|Matthew Henry's Concise Commentary|
2:6-23 We have a general idea of the course of things in Israel, during the time of the Judges. The nation made themselves as mean and miserable by forsaking God, as they would have been great and happy if they had continued faithful to him. Their punishment answered to the evil they had done. They served the gods of the nations round about them, even the meanest, and God made them serve the princes of the nations round about them, even the meanest. Those who have found God true to his promises, may be sure that he will be as true to his threatenings. He might in justice have abandoned them, but he could not for pity do it. The Lord was with the judges when he raised them up, and so they became saviours. In the days of the greatest distress of the church, there shall be some whom God will find or make fit to help it. The Israelites were not thoroughly reformed; so mad were they upon their idols, and so obstinately bent to backslide. Thus those who have forsaken the good ways of God, which they have once known and professed, commonly grow most daring and desperate in sin, and have their hearts hardened. Their punishment was, that the Canaanites were spared, and so they were beaten with their own rod. Men cherish and indulge their corrupt appetites and passions; therefore God justly leaves them to themselves, under the power of their sins, which will be their ruin. God has told us how deceitful and desperately wicked our hearts are, but we are not willing to believe it, until by making bold with temptation we find it true by sad experience. We need to examine how matters stand with ourselves, and to pray without ceasing, that we may be rooted and grounded in love, and that Christ may dwell in our hearts by faith. Let us declare war against every sin, and follow after holiness all our days.
Gill's Exposition of the Entire Bible
I also henceforth will not drive out and from before them,.... At least not as yet, not very soon nor hastily, as in Judges 2:23,
of the nations which Joshua left when he died; that is, unsubdued; which was owing either to the infirmities of old age coming upon him, which made him incapable of engaging further in war with the Canaanites; or to the sloth and indolence of the people, being weary of war, and not caring to prosecute it; or to want of men to cultivate any more land, and people other cities, than what they were possessed of; and chiefly this was owing to the providence of God, who had an end to answer hereby, as follows.

▶ **Supplied data**
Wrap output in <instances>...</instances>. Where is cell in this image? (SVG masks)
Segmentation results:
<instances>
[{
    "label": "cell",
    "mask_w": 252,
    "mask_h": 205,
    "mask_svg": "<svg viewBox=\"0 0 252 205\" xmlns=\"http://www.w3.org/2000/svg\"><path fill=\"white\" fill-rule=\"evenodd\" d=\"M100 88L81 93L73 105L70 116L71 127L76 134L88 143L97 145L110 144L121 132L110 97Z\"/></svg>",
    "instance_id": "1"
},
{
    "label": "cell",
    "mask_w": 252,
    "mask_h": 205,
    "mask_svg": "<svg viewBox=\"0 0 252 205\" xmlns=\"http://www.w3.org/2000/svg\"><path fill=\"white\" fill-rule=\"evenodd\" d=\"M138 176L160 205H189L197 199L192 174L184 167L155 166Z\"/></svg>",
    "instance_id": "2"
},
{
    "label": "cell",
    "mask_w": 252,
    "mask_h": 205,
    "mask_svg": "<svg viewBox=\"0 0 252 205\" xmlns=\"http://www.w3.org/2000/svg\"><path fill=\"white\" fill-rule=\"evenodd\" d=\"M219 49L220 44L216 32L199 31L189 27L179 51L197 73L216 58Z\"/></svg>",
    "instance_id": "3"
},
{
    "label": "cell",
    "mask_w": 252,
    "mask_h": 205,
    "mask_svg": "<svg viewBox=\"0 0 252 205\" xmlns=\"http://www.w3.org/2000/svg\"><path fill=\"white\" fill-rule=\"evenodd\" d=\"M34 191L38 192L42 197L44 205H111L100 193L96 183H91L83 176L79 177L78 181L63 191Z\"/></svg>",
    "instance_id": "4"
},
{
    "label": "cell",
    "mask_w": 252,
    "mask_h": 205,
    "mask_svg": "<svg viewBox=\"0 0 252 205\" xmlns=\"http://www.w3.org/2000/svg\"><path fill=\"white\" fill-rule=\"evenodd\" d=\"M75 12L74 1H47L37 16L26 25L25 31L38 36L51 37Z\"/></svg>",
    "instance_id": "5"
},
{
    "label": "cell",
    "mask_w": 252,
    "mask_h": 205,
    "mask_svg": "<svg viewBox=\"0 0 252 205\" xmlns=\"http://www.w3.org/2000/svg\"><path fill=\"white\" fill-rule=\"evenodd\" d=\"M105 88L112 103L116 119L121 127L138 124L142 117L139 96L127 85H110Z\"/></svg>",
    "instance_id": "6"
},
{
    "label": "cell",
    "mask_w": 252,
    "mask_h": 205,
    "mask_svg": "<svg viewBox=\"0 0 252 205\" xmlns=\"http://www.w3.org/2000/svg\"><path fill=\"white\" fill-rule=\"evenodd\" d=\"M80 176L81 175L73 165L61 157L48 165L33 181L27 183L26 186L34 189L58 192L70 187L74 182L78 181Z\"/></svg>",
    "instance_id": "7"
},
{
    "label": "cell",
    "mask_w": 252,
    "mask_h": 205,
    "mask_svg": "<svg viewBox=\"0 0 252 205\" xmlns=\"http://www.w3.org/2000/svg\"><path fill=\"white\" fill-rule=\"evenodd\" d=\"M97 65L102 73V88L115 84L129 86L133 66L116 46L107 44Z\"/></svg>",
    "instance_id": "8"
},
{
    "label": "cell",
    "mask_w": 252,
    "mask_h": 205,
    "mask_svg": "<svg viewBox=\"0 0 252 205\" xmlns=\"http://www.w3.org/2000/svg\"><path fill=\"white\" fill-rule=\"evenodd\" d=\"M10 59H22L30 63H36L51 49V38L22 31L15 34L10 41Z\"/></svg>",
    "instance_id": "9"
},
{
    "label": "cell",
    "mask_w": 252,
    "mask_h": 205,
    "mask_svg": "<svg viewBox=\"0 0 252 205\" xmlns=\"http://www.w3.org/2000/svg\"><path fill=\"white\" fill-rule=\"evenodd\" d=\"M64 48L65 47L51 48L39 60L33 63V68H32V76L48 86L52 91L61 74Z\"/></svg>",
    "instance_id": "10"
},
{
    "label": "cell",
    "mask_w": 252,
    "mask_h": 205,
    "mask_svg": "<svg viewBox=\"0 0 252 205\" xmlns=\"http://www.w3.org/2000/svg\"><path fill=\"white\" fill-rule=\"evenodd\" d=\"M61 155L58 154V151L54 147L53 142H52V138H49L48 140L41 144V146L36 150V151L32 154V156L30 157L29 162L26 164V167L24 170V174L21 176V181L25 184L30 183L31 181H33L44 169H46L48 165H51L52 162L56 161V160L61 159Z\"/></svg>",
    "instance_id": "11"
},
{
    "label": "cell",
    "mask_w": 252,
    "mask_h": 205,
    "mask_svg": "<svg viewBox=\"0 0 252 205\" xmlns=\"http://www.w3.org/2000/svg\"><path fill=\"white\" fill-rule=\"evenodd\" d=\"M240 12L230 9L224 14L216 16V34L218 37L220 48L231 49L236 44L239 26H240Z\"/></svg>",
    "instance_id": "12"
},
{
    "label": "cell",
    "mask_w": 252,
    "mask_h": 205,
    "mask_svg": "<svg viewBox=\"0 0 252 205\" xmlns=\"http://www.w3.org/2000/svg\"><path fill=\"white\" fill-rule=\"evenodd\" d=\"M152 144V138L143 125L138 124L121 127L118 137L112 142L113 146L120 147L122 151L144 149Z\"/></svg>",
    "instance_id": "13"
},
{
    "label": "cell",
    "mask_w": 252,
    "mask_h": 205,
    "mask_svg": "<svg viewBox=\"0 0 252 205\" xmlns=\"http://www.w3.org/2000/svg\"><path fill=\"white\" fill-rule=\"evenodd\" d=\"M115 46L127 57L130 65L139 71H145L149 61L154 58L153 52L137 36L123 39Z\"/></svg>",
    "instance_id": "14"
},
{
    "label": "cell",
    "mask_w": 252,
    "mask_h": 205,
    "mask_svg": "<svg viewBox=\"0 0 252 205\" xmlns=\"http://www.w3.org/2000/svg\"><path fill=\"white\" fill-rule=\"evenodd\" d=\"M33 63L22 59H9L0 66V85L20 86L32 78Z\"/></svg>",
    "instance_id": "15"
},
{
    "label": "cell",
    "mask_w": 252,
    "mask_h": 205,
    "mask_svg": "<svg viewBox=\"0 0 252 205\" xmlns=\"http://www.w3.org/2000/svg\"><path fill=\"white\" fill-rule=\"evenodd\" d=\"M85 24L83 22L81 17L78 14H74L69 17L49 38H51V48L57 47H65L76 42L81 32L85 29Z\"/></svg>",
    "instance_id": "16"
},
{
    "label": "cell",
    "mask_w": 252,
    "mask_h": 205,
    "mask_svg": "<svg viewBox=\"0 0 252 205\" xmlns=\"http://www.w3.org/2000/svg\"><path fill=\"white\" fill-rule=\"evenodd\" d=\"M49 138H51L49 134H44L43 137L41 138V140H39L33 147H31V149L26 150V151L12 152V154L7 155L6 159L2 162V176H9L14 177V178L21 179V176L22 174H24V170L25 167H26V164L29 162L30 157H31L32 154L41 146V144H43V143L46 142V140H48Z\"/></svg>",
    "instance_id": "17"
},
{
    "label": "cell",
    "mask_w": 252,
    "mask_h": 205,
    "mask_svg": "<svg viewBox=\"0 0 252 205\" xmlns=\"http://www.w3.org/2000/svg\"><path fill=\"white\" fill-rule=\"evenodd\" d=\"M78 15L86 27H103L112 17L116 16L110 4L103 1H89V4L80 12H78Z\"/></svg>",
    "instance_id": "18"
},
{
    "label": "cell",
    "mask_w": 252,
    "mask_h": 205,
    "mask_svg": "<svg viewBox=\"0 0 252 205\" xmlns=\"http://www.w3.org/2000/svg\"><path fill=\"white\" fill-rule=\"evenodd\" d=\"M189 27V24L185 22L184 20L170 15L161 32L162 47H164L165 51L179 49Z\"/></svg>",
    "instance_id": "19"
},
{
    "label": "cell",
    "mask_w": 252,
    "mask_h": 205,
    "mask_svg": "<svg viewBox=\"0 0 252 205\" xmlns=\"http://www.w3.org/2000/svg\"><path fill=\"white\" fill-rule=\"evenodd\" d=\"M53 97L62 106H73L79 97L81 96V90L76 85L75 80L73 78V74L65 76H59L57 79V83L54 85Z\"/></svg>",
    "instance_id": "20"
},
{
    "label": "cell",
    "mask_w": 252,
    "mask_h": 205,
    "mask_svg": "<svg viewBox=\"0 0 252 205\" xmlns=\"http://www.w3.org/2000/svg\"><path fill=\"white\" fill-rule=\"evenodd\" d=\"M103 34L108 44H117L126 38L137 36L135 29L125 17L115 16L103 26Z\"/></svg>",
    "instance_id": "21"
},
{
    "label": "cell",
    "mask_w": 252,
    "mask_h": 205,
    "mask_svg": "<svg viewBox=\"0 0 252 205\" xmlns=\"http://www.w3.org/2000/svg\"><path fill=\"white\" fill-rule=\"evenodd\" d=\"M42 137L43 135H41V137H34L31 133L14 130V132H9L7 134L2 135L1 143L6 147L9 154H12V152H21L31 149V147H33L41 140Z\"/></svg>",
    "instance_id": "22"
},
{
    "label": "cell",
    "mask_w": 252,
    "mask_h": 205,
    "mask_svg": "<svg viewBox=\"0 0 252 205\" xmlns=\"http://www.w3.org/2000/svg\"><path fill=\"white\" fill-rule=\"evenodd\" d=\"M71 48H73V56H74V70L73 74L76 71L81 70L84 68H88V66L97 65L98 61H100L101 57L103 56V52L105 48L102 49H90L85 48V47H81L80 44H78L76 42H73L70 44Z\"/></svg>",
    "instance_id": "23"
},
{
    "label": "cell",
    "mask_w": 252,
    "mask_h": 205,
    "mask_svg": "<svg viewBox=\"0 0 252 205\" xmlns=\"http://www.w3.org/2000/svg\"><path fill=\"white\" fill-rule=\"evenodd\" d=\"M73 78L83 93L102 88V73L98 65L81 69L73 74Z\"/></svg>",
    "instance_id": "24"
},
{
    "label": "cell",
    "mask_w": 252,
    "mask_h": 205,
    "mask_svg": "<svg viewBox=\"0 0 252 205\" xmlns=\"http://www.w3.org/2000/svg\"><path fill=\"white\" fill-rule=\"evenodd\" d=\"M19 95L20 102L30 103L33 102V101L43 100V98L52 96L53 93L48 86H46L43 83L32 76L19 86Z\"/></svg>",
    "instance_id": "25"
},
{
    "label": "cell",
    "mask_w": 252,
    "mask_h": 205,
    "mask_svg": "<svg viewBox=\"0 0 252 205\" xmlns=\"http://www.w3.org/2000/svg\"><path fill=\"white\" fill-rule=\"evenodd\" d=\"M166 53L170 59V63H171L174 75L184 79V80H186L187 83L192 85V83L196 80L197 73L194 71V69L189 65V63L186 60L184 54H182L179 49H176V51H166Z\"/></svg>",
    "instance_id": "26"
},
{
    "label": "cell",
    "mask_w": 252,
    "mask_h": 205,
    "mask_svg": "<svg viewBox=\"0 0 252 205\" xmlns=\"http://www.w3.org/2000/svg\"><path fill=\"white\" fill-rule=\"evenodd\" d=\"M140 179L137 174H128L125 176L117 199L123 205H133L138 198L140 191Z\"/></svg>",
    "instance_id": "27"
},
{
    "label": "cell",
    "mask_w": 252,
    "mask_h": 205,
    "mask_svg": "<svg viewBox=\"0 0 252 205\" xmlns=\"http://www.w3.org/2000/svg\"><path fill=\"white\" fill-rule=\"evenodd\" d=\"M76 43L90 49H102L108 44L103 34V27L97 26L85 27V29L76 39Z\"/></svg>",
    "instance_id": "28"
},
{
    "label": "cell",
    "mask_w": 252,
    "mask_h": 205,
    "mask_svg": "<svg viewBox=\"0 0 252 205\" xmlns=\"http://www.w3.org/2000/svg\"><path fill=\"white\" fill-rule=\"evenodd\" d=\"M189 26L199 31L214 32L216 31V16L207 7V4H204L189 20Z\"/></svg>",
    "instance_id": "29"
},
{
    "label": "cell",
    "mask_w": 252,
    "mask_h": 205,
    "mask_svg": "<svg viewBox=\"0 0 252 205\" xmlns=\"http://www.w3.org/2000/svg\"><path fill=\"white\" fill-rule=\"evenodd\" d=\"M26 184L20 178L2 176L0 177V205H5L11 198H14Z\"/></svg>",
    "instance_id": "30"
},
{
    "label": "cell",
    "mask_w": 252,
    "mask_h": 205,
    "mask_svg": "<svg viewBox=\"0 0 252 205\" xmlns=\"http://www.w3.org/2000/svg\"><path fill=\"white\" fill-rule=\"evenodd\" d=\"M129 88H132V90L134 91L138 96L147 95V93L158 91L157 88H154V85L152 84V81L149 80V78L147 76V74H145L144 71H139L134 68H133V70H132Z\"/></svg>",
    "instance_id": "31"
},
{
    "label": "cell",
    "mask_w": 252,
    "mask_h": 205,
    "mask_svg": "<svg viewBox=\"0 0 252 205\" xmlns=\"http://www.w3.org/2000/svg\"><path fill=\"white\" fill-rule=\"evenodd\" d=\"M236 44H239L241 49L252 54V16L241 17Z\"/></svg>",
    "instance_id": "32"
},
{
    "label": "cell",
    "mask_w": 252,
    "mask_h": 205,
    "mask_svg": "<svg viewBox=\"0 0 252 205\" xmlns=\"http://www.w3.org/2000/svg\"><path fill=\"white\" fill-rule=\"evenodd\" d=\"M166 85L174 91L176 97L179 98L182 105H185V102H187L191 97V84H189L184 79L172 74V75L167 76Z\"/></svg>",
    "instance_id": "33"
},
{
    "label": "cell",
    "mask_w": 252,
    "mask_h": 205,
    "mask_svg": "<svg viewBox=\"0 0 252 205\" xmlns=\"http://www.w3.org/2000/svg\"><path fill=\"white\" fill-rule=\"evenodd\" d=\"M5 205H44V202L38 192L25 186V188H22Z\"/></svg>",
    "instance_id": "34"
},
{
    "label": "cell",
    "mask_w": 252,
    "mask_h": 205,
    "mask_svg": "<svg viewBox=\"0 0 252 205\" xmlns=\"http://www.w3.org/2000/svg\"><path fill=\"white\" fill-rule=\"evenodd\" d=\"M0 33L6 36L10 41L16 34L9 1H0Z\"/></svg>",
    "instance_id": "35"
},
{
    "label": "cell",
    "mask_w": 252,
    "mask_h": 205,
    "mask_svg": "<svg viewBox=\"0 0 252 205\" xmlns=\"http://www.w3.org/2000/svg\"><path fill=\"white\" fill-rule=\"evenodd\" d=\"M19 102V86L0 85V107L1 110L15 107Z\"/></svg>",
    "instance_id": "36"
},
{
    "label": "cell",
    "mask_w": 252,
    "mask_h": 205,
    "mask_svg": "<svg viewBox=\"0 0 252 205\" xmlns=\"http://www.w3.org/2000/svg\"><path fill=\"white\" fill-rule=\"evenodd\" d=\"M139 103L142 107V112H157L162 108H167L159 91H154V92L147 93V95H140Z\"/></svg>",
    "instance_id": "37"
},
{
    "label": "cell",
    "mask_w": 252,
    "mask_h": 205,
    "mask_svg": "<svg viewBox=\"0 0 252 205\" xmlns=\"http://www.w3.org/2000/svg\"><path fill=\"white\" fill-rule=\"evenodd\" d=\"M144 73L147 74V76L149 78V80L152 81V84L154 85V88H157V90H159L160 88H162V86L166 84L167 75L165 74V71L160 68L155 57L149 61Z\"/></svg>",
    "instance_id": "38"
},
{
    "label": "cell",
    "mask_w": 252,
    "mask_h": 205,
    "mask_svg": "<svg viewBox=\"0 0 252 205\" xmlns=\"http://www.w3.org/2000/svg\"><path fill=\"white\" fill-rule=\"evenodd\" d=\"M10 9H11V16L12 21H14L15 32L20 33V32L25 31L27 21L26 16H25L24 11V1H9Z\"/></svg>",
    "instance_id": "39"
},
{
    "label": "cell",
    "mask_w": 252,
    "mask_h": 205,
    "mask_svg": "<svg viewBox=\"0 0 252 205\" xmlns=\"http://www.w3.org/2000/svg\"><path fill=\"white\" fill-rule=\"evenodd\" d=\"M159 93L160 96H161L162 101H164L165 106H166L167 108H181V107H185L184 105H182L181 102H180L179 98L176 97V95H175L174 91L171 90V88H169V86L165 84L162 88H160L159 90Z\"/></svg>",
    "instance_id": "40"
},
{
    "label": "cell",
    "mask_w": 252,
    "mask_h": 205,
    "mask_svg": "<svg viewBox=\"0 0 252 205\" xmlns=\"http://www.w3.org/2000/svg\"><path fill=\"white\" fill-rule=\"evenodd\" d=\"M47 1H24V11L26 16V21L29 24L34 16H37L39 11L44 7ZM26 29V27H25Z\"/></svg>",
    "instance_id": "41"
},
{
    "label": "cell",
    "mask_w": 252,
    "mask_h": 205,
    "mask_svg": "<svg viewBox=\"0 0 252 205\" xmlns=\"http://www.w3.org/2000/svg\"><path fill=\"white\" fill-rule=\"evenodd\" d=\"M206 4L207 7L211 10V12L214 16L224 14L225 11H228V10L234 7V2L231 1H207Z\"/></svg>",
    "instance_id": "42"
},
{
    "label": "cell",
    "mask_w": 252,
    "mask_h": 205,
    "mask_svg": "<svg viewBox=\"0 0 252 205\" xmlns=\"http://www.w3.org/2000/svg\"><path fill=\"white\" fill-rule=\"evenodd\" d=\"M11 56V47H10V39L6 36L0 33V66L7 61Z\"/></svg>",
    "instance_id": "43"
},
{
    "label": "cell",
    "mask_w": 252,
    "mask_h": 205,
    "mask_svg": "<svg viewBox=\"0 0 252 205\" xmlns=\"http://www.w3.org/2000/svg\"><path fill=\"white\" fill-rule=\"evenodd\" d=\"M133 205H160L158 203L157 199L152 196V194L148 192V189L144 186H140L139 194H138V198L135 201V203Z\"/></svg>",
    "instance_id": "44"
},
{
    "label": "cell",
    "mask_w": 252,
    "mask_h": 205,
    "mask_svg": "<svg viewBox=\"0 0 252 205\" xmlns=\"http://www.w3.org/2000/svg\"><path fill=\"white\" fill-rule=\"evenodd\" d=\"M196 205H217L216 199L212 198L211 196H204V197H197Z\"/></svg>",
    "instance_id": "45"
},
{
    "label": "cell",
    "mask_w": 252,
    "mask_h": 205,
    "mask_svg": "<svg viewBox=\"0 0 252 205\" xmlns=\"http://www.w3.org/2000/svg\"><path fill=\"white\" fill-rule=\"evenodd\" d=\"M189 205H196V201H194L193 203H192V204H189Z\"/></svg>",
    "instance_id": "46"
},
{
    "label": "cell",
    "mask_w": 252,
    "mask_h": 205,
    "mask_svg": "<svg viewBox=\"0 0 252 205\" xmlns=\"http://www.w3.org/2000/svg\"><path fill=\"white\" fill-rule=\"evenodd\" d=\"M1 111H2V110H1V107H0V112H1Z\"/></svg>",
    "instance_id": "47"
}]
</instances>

▶ **Check your understanding**
1. In the commentary page, rewrite the paragraph beginning "2:6-23 We have a general idea" in a much shorter form that keeps its main points.
2. According to the commentary page, what reasons are given for the nations Joshua left unsubdued when he died? List all of them.
The listing is separate material, apart from the commentary page.

▶ **Answers to each task**
1. During the Judges, Israel grew mean and miserable by forsaking God, and the punishment matched the sin: having served the gods of the surrounding nations, they were made to serve those nations' princes. God could justly have abandoned them but in pity did not, and he was with the judges he raised up, so they became saviours. Still, the Israelites were not thoroughly reformed and stayed bent on their idols. As punishment, the Canaanites were spared, so Israel was beaten with its own rod. Likewise, God leaves people who indulge their corrupt desires under the power of their sins. We are slow to believe how deceitful our hearts are until temptation proves it, so we should examine ourselves, pray without ceasing, declare war against every sin and pursue holiness all our days.

2.
- The infirmities of old age coming upon Joshua, which made him unable to keep waging war with the Canaanites
- The sloth and indolence of the people, who were weary of war and did not care to pursue it
- A lack of men to cultivate more land and populate other cities than those they already held
- Chiefly, the providence of God, who had a purpose to accomplish by it